En cette fin de vingtième siècle, les mutations de la communauté politique portent sur deux niveaux : le fonctionnement interne de la démocratie représentative et les modifications des frontières de la communauté politique. Lire la suite
Démocratie médiatique, société de l’information, construction européenne en panne, montée des attitudes populistes, déchirures de l’État-providence, avenir problématique du travail salarié, crispations identitaires au sein et contre l’État-nation, inflation et élargissement des revendications en terme de droits individuels, etc. Tous ces domaines sont actuellement sujets à des mutations significatives.
Dans ce contexte, les diverses contributions réunies dans le présent volume s’articulent autour des hypothèses suivantes : la crise actuelle de la démocratie représentative ne peut se réduire à un dysfonctionnement strictement "technique" des institutions publiques. De plus, la volonté d’élargir la communauté politique à d’autres acteurs (nations, nature, générations futures, productions scientifiques, etc.) ne peut pas être rejetée dans le champ des particularismes rétrogrades.
Le processus traditionnellement identifié comme une crise relève par contre du registre de la mutation et de la recomposition des structures et des modes de représentation. Cette évolution doit être comprise comme la crise de la représentation du lien social et la recherche d’un nouveau paradigme structurant la communauté politique. L’approche transdisciplinaire de l’ouvrage dégage la continuité et la profondeur d’une évolution qui traverse plusieurs champs et phénomènes distincts : liberté de la communication et médias, travail salarié et intégration sociale, représentation politique et construction européenne, nature et cité, État et nation. Bref, nos modes de représentation de l’articulation entre autorité publique et société doivent être revus. Sur la base de cette hypothèse globale de la crise de la représentation du lien social, il s’agit de penser positivement les modifications théoriques des représentations politiques et juridiques du rapport à autrui qui peuvent être dégagées de ces transformations de notre compréhension de la souveraineté démocratique. Autrement dit : quels nouveaux paradigmes dégager de ces mouvements de recomposition de la communauté politique afin de pouvoir pleinement en rendre compte ? Bref, ces mutations de la démocratie représentative s’articulent autour de deux questions principielles.
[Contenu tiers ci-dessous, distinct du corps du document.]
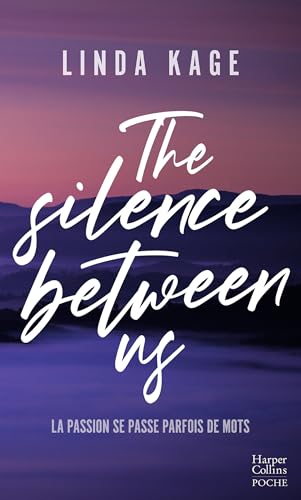 The Silence Between Us: Une romance New Adult enflammée von HARPERCOLLINS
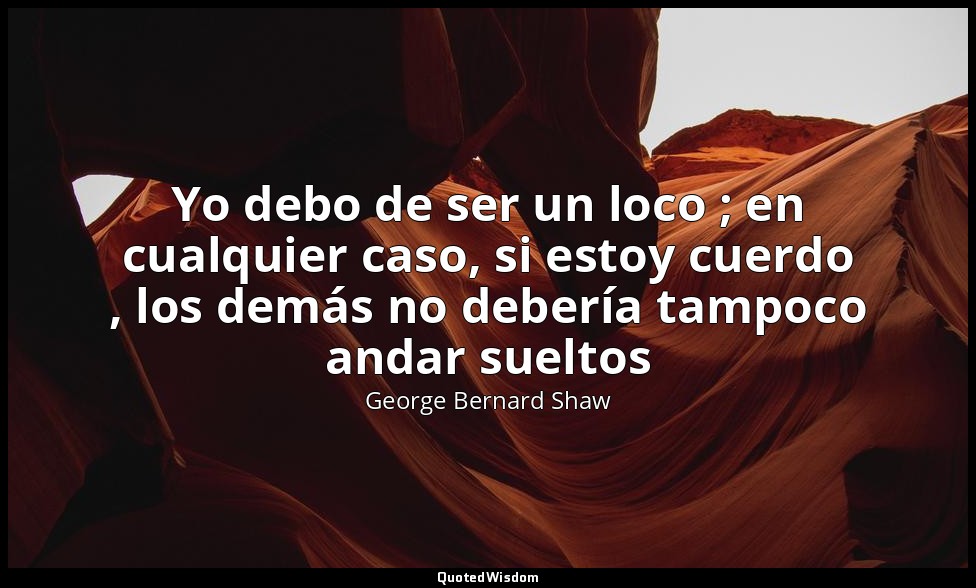 Yo debo de ser un loco ; en cualquier caso, si estoy cuerdo , los demás no deber — George Bernard Shaw
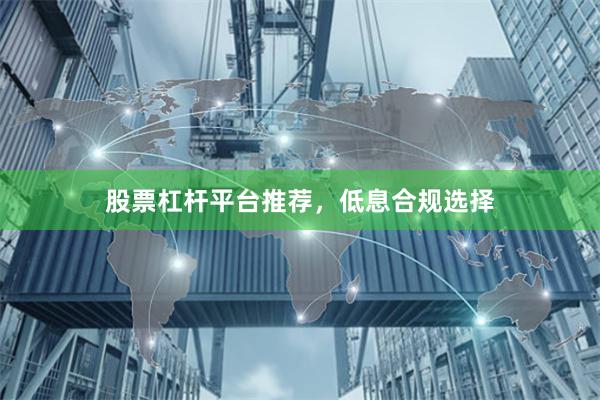 股票杠杆平台推荐，低息合规选择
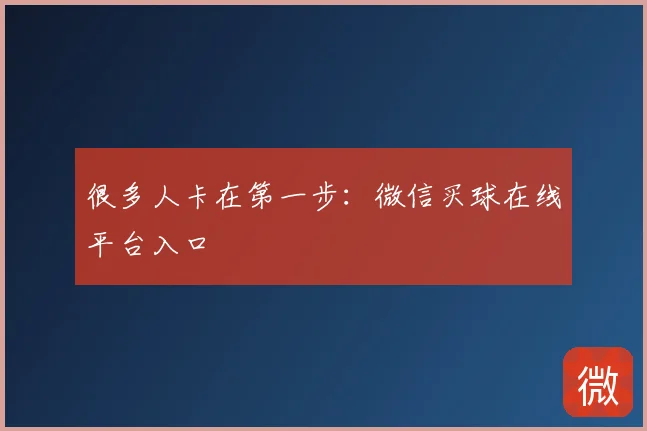 很多人卡在第一步：微信买球在线平台入口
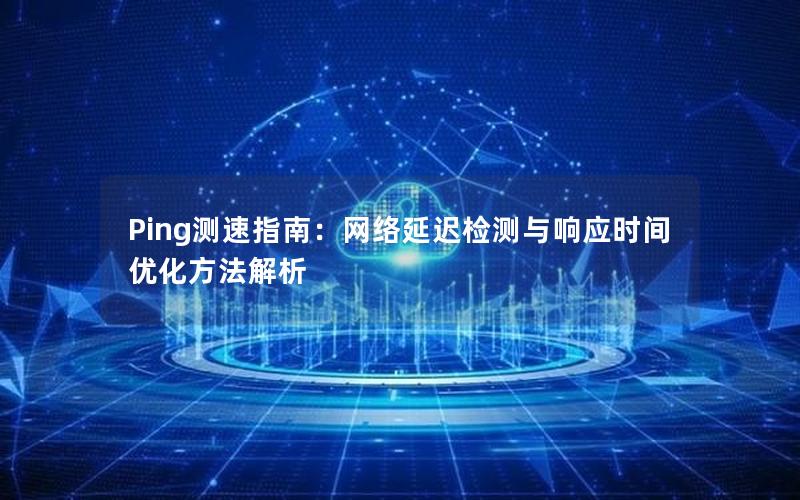 Ping测速指南：网络延迟检测与响应时间优化方法解析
Primo, comment dépasser la conception de l’individualisme radical de développer un projet collectif sans perdre les acquis de la modernité démocratique en terme de droits et libertés individuels ? Secundo, comment, au sein d’une même communauté politique, réaliser la reconnaissance de la spécificité culturelle de l’autre sans verser dans la glorification du communautarisme ? Une question qui concerne également la reconnaissance de nouveaux membres de la communauté politique, non directement humains (nature, objets et hybrides scientifiques, générations futures, etc.).
Ce volume collectif réunit principalement les contributions à un séminaire transdisciplinaire de recherche organisé, au cours de l’année 1995, par le Centre de philosophie du droit de l’Université libre de Bruxelles, avec le soutien du Fonds de la recherche fondamentale collective (FNRS-FRFC). Les auteurs sont sociologues, politologues, économistes, juristes ou philosophes, français et belges, et ont, pour la plupart, déjà plusieurs publications à leur actif dans leur domaine de spécialisation.